Required tasks:
1. Summarize the passage on capital budgeting measures in two sentences.
2. Repeat the passage on capital budgeting measures word for word, starting at "Internal rate of" and ending at "accepted (Alieid, 2016).".
3. Continue the passage on capital budgeting measures with the next part, after its final sentence.
## START Text passage
Net present value (NPV) is basically the difference between the present value of all the inflows and
outflows over the given period of time. The same is calculated by applying the appropriate
discounting factor o the streams of the cash flows. It is the most widely used technique and is used
for determining the profitability of the given project or investment. It considers the concept of the
time value of money. For example, let us assume an investment which is going to return \$10000 for
10 years and the discounting rate is 10%, then the NPV in this case would be \$61446 (Alexander,
2016).
Payback period is another measure of capital budgeting which shows the time or period required to
recover the initial funds invested in the project or to reach the break even. It is represented in years
and is computed by dividing the cost of the asset or the initial investment by the sum of cash inflows
over the years. For example, if the company invest \$40000 in machinery which gives the positive
cash flow of \$10000 per year, then the payback period is 4 years.
Internal rate of return (IRR) is that particular rate at which the present value of all the inflows is
equal to the present value of the outflows and thus the NPV in such a scenario is zero. It is generally
used to evaluate the profitability or attractiveness of the project and if IRR is found to be greater
than or equals to the required rate of return then the project is accepted. Suppose a machinery is
purchases for \$300000 is being made which gives return of \$150000 per year and has a scrap value
of \$10000 and the required return (in terms of interest) is 10%. The IRR in this case will be 24.3% and
hence the project would be accepted (Alieid, 2016).
## END Text passage
## START Records shown
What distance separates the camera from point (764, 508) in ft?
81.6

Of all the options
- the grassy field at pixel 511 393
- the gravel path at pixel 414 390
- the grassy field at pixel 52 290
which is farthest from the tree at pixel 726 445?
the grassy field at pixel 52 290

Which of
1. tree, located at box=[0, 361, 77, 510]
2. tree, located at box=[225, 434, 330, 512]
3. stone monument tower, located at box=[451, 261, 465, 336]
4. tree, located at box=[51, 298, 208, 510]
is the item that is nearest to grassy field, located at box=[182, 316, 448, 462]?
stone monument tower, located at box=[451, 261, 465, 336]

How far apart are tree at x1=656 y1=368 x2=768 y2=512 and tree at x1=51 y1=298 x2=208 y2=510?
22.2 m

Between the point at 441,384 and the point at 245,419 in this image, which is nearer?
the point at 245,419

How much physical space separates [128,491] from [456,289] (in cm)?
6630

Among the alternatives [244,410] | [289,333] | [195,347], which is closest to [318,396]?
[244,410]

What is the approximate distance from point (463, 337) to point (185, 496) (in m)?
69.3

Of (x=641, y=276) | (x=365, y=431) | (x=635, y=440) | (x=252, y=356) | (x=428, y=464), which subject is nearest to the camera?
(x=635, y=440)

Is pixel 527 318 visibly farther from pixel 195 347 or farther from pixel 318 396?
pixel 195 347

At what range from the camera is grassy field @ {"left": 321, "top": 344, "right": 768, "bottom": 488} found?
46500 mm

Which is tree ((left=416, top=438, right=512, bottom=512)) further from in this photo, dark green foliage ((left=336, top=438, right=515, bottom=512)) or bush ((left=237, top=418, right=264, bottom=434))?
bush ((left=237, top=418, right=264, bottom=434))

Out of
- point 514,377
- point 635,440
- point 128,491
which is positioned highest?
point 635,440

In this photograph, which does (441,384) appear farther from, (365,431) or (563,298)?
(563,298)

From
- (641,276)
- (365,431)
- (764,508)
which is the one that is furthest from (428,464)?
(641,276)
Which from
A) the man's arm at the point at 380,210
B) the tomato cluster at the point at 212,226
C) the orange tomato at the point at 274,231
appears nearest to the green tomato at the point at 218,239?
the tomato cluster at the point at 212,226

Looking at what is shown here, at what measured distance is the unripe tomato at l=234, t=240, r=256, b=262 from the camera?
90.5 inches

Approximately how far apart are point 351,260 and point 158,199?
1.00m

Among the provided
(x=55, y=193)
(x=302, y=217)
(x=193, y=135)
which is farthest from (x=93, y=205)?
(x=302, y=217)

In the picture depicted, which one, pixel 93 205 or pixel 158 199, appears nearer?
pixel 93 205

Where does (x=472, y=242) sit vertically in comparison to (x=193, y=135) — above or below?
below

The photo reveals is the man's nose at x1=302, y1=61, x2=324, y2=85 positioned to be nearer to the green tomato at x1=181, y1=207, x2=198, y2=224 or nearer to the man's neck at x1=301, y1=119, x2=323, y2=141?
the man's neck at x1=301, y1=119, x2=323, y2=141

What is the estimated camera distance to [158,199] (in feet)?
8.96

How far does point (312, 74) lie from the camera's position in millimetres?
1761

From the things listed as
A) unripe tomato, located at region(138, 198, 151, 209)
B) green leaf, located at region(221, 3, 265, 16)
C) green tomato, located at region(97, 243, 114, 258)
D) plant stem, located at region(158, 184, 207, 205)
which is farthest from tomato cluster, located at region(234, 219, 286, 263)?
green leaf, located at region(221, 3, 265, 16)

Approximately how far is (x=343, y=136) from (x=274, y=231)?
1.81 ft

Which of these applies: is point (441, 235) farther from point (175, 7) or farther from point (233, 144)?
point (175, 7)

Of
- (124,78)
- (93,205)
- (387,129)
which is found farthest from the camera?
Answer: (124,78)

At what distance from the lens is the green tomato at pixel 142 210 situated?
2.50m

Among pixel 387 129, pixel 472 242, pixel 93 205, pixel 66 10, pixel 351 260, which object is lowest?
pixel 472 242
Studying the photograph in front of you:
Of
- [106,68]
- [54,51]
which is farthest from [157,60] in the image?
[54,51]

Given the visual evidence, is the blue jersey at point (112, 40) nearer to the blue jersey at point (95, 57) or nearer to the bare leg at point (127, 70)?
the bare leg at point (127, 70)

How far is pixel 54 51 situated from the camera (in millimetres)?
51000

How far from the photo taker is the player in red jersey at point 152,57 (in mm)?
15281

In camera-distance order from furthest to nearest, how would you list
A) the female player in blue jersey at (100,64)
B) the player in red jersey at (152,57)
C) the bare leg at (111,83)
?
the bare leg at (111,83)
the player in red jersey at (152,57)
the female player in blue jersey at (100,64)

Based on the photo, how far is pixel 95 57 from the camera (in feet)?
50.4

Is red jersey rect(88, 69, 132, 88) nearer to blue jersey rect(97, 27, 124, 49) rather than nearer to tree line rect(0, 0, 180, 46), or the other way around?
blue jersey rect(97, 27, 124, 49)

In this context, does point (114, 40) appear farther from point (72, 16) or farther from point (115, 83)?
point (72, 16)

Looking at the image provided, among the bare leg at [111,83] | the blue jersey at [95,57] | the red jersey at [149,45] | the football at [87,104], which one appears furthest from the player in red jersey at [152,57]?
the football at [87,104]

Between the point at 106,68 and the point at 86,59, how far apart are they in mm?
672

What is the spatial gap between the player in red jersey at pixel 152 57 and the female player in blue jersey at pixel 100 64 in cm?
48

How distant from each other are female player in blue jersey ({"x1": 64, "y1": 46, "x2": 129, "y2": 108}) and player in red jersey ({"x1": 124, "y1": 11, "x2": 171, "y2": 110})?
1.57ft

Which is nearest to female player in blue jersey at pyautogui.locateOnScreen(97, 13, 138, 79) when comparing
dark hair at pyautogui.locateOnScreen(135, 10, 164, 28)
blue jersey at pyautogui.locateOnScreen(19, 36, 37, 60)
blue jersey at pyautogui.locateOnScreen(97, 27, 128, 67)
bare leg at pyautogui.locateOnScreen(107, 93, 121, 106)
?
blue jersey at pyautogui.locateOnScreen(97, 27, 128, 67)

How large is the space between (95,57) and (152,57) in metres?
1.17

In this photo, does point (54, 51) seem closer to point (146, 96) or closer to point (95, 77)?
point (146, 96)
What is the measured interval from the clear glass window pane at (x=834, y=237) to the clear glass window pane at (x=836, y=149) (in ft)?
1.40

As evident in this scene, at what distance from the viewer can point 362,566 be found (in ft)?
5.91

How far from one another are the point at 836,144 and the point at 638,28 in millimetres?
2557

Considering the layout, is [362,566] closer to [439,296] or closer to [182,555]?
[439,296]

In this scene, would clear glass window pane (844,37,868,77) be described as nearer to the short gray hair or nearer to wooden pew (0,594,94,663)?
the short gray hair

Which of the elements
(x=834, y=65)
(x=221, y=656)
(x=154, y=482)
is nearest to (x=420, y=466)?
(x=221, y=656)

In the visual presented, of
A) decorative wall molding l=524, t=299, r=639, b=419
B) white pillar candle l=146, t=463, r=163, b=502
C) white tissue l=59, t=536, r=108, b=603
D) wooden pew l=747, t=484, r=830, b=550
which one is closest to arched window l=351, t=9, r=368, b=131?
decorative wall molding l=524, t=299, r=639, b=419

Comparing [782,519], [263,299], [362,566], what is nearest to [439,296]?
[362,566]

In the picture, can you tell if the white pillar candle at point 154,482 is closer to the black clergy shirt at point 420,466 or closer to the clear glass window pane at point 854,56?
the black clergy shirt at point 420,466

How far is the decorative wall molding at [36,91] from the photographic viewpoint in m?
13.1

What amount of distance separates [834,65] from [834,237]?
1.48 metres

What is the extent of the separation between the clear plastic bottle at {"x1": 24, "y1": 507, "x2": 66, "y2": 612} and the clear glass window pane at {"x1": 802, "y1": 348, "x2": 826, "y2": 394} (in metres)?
## END Records shown
Answers to the problems:
1. Net present value (NPV) is the difference between the present value of all inflows and outflows over a period, found by applying a discounting factor to the cash flows, and it is the most widely used technique for judging a project's profitability. The payback period shows the time needed to recover the initial investment, while the internal rate of return (IRR) is the rate at which NPV is zero, and a project is accepted if its IRR is at least the required rate of return.

2.
Internal rate of return (IRR) is that particular rate at which the present value of all the inflows is
equal to the present value of the outflows and thus the NPV in such a scenario is zero. It is generally
used to evaluate the profitability or attractiveness of the project and if IRR is found to be greater
than or equals to the required rate of return then the project is accepted. Suppose a machinery is
purchases for \$300000 is being made which gives return of \$150000 per year and has a scrap value
of \$10000 and the required return (in terms of interest) is 10%. The IRR in this case will be 24.3% and
hence the project would be accepted (Alieid, 2016).

3.
Average accounting rate of return (ARR) is computed by dividing the average profit by average
capital investment. It is expressed in percentage terms. Suppose the company earns \$100000 per
year and the annual expenses are \$50000 and the total investment is \$500000, then the accounting
rate of return will be 10%.
Topic 2
The theory of Time value of money (TVM) is value of money that is present today is worth more than
the same amount to be received in future. This is because the sooner the amount received, the more
value it holds simply because of the fact that the same can be invested to earn returns or profit in
future. It is for this reason that the concepts like discounting, compounding and annuities is used.
For example, if \$100000 is received for five continuous years then it may seem to be \$500000 in
value but in real terms, when the same is discounted using appropriate rate of return say 10%, then
the value becomes \$416987. Similarly, compounding is used when the future streams of cash flows
is to be calculated like in the case of interest on bank deposit (Kew & Stredwick, 2017).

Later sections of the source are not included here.